• [TASKS AND EXERCISES]:
(a) In the passage about God and evil, rewrite the part from "But I am struck" to "sides of life?", changing "mirror" to "glass".
(b) Which lines of the entries contain the string "pixel"? Copy out each of them.

But I am struck again at how
real and helpful this advice. I am struck, too, at how it resembles the advice
my own father gave me about life in the grown-up world: Remember that you have
to look yourself in the mirror the next day, he told me. Remember not to sink
down to the other guy’s level, he said. Remember to treat him better than he
treats you. Good advice, that is. Godly advice.
And so I come back to my
list of great mysteries about evil and God and I wonder, how He does arm us
against the bad sides of life?
Perhaps He does not protect
us with air cover, swooping down to part clouds or seas or barbed wire; I am
not sure I believe that God ever intervenes or should intervene that actively
for us or at least I leave that as one more of my many, many unanswered
questions.
In the same way, I now come
to wonder whether it really is God’s aim at all to help us fight bad and evil
people and win. Maybe that’s not what this advice is all about. If we can win,
fine; but there are no guarantees from God that His advice will work in every
fight.

• [RECORDS PROVIDED]:
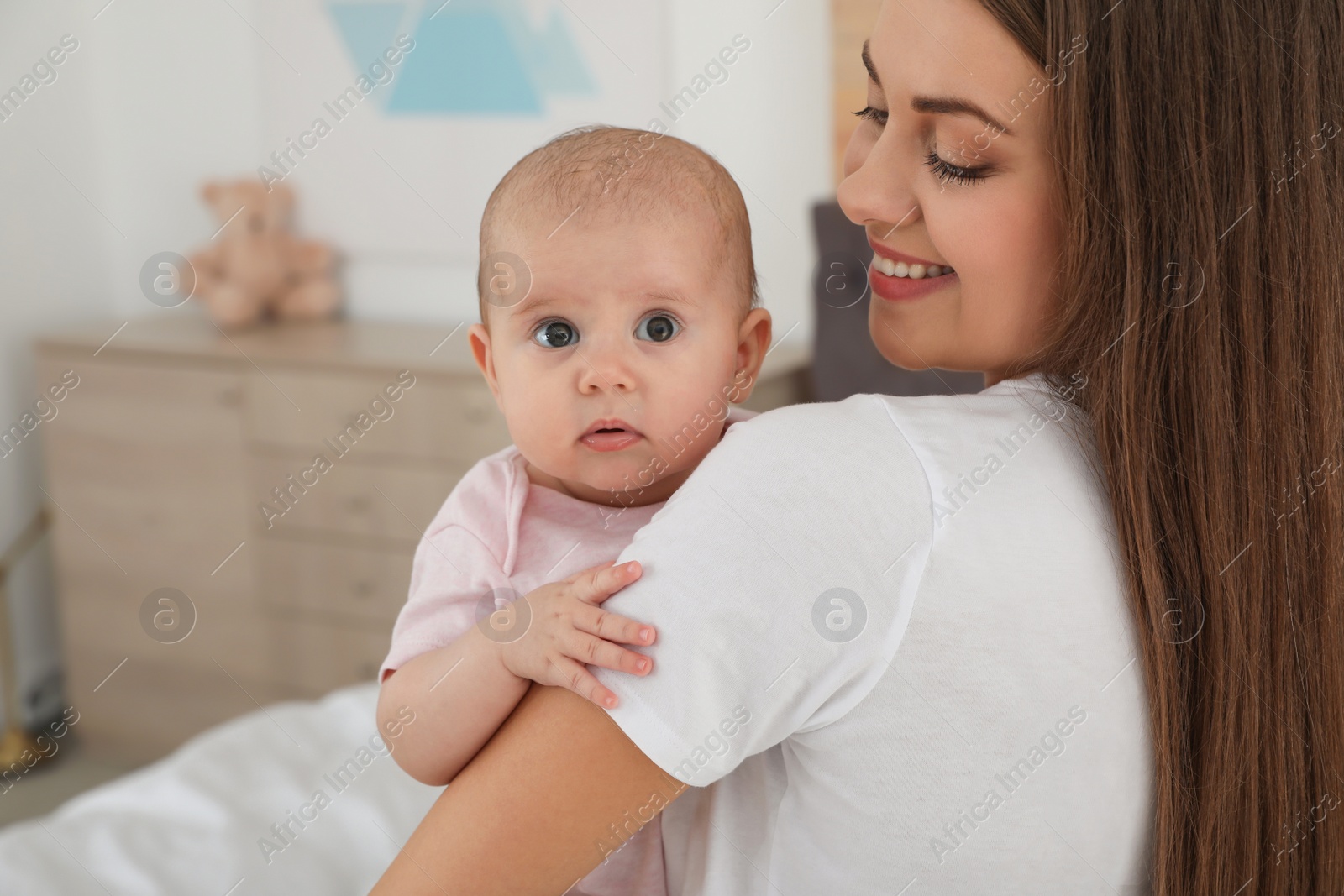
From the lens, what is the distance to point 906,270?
89 centimetres

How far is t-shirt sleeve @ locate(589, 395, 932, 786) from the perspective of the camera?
2.06 feet

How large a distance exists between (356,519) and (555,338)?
2.32 metres

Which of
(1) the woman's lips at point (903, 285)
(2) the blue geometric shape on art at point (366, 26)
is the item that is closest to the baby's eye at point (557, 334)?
(1) the woman's lips at point (903, 285)

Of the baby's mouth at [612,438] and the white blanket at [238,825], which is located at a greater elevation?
the baby's mouth at [612,438]

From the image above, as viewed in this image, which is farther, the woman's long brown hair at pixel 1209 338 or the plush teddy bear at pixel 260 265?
the plush teddy bear at pixel 260 265

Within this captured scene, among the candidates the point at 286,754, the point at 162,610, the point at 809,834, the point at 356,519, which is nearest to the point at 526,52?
the point at 356,519

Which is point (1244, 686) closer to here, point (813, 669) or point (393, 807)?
point (813, 669)

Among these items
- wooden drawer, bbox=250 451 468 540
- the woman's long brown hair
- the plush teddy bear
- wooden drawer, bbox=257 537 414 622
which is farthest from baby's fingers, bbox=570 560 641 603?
the plush teddy bear

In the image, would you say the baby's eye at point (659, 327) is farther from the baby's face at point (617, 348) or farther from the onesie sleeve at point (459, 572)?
the onesie sleeve at point (459, 572)

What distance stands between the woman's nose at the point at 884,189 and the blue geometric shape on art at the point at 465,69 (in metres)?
2.43

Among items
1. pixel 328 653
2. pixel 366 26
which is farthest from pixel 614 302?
pixel 366 26

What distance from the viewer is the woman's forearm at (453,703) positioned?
0.72 m

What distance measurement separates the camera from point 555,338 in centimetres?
84

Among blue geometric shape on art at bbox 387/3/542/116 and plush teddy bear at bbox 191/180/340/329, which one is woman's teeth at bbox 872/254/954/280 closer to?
blue geometric shape on art at bbox 387/3/542/116
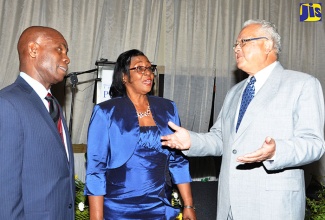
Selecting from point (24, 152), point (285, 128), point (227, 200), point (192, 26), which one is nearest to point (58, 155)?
point (24, 152)

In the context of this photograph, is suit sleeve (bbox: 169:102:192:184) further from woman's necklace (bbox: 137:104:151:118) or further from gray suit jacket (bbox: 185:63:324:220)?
gray suit jacket (bbox: 185:63:324:220)

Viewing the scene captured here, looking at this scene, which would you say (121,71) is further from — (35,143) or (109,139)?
(35,143)

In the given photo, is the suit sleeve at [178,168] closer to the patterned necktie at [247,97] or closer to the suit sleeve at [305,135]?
the patterned necktie at [247,97]

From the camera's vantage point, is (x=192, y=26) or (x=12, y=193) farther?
(x=192, y=26)

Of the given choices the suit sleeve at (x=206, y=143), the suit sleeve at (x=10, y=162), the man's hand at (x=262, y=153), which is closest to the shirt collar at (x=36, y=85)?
the suit sleeve at (x=10, y=162)

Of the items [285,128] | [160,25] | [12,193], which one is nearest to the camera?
[12,193]

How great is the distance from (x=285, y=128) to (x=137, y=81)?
1038mm

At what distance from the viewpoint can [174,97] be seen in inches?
223

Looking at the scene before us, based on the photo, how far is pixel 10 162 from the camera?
5.46ft

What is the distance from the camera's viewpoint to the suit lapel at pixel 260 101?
209cm

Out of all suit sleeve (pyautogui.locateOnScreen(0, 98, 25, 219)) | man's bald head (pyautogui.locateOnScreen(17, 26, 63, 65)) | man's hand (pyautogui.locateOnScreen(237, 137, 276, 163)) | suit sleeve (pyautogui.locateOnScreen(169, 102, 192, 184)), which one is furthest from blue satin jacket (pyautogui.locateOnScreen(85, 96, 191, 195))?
man's hand (pyautogui.locateOnScreen(237, 137, 276, 163))

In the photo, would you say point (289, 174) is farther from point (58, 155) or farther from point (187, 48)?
point (187, 48)

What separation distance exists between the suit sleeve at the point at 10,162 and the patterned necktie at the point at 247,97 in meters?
1.17

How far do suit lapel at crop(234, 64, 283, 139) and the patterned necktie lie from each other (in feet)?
0.27
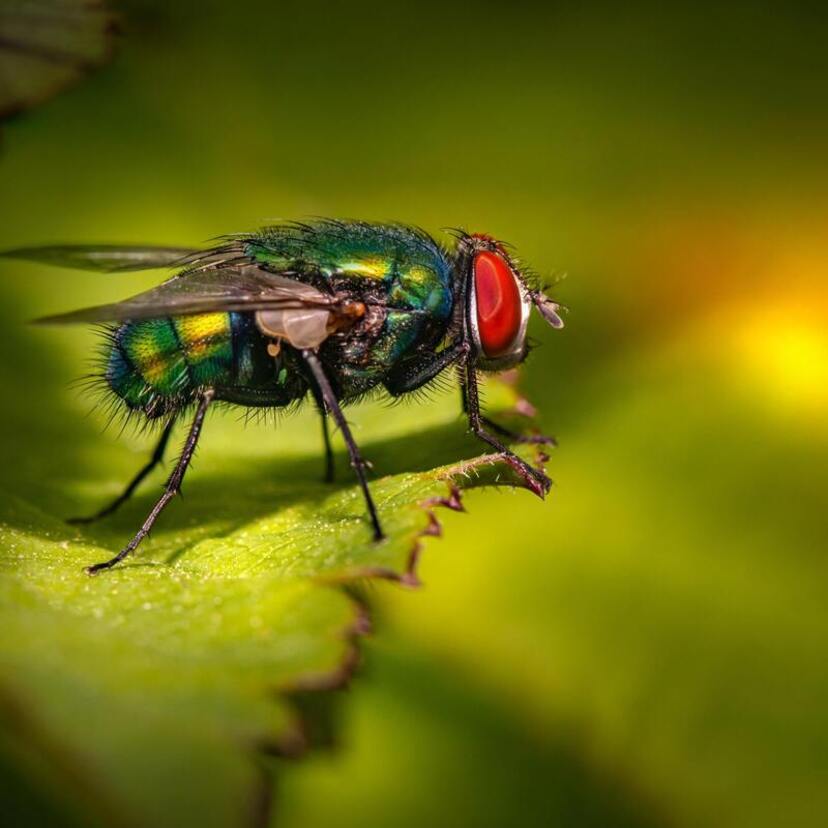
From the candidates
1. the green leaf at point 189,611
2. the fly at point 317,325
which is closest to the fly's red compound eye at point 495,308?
the fly at point 317,325

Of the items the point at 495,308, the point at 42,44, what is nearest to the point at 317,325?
the point at 495,308

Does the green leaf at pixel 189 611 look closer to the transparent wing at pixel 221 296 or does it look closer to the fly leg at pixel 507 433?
the fly leg at pixel 507 433

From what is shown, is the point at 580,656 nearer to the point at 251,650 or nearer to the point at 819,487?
the point at 819,487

• [FULL SOLUTIONS]:
(a)
But I am struck again at how
real and helpful this advice. I am struck, too, at how it resembles the advice
my own father gave me about life in the grown-up world: Remember that you have
to look yourself in the glass the next day, he told me. Remember not to sink
down to the other guy’s level, he said. Remember to treat him better than he
treats you. Good advice, that is. Godly advice.
And so I come back to my
list of great mysteries about evil and God and I wonder, how He does arm us
against the bad sides of life?

(b)
From the image above, as viewed in this image, which is farther, the woman's long brown hair at pixel 1209 338 or the plush teddy bear at pixel 260 265?
the plush teddy bear at pixel 260 265
1. pixel 328 653
2. pixel 366 26
which is farthest from pixel 614 302?
pixel 366 26
Looking at the scene before us, based on the photo, how far is pixel 10 162 from the camera?
What is the distance from the camera's viewpoint to the suit lapel at pixel 260 101?
Does the green leaf at pixel 189 611 look closer to the transparent wing at pixel 221 296 or does it look closer to the fly leg at pixel 507 433?
the fly leg at pixel 507 433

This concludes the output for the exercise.